What are the standard shipping classifications, safety regulations, and documentation requirements for international transport of Vinylene Carbonate?

Understanding Shipping Classifications

We ship vinylene carbonate worldwide, so we work directly with international transport rules daily. The product falls under dangerous goods regulation because it is classified as hazardous for transport. Both the United Nations Recommendations and the International Maritime Dangerous Goods (IMDG) Code assign vinylene carbonate a UN Number, usually UN 2920 or UN 2924, recognized broadly for flammable liquids with corrosive properties. On air cargo shipments, we follow IATA’s strict lithium battery and solvent regulations.

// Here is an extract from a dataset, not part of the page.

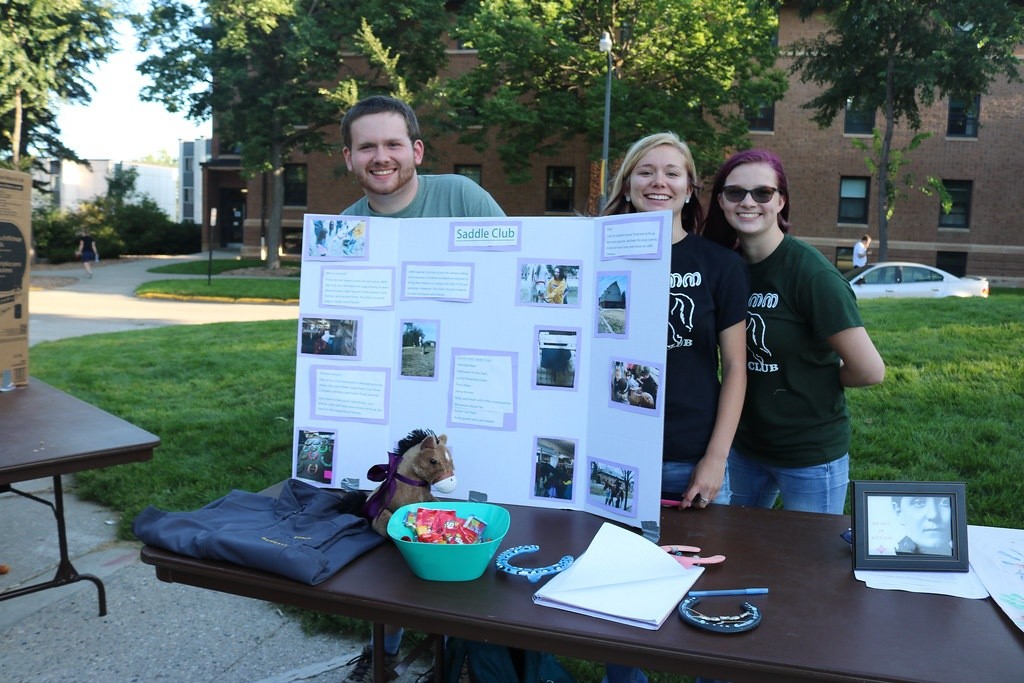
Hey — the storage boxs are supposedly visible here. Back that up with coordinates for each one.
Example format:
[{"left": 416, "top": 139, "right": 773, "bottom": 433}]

Every package leaving our facility meets these hazardous material standards. Labels on every container display the correct pictograms — flame and corrosive symbols required by the UN’s Globally Harmonized System. Placards and the correct UN number are included visibly. Our technical staff handle the paperwork to document these transport details, and our batch numbers and product certificates track everything shipped from our site.

Adhering to Safety Regulations

Our operators and logistics experts undergo specialized dangerous goods training, following both Chinese national law and the target country’s import rules. Storage and loading areas at our plant are separated physically from regular operations to reduce accident risk. Our standard packaging for vinylene carbonate uses high-integrity materials that contain aggressive chemicals. Every drum or intermediate bulk container has leakproof, tamper-resistant closures, and all palletizing meets the drop, compression, and stacking benchmarks set out by IMDG and IATA for hazardous goods.

In the manufacturing process, we eliminate contamination risks and prepare vinylene carbonate batches with precision. We store raw materials in isolation and restrict workplace access around finished product storage, integrating real-time monitoring for temperature and humidity. Spill control materials sit in every loading area, and our logistics team routinely drills emergency response procedures, so local and international inspectors see compliance in practice — not just on paper.

Documentation Requirements in International Trade

Exporting hazardous chemicals like vinylene carbonate calls for careful documentation, not just for customs but for carrier and end-user safety. Every shipment from our facility goes out with the following paperwork as standard:

  • Safety Data Sheet (SDS) - prepared in the local language of the receiving country, following GHS requirements for ingredient list, hazard communication, health, and emergency handling
  • Dangerous Goods Declaration - signed by our certified dangerous goods manager, declaring quantities, hazards, and handling precautions according to IMDG or IATA format
  • Certificate of Analysis (COA) – detailing batch purity, assay, water content, and appearance
  • Packing List and Commercial Invoice – matching details on the shipment, gross and net weights, and exact number of containers and packaging type
The transporter receives all these documents in advance. Every major port or air shipping line now checks all hazardous cargo through online pre-clearance, so accuracy on our end prevents costly storage delays.

Solving Persistent Challenges

Shipping hazardous chemicals often encounters challenges: regulatory updates, changing carrier policies, port restrictions, and weather can disrupt schedules. Our logistics team tracks regulation changes from Europe, the US, and Asia-Pacific weekly and updates routing if new security or environmental rules affect our regular ports. We maintain reserve certified packaging so last-minute order adjustments do not cause delays. Compliance monitoring and rapid document cycle times keep our customers’ supply chains moving.

Clarity, preparation, and hands-on control mark the difference in international chemical transport. We make sure every shipment meets the tightest standards for vinylene carbonate because our customers rely on trouble-free, traceable, legal delivery each time.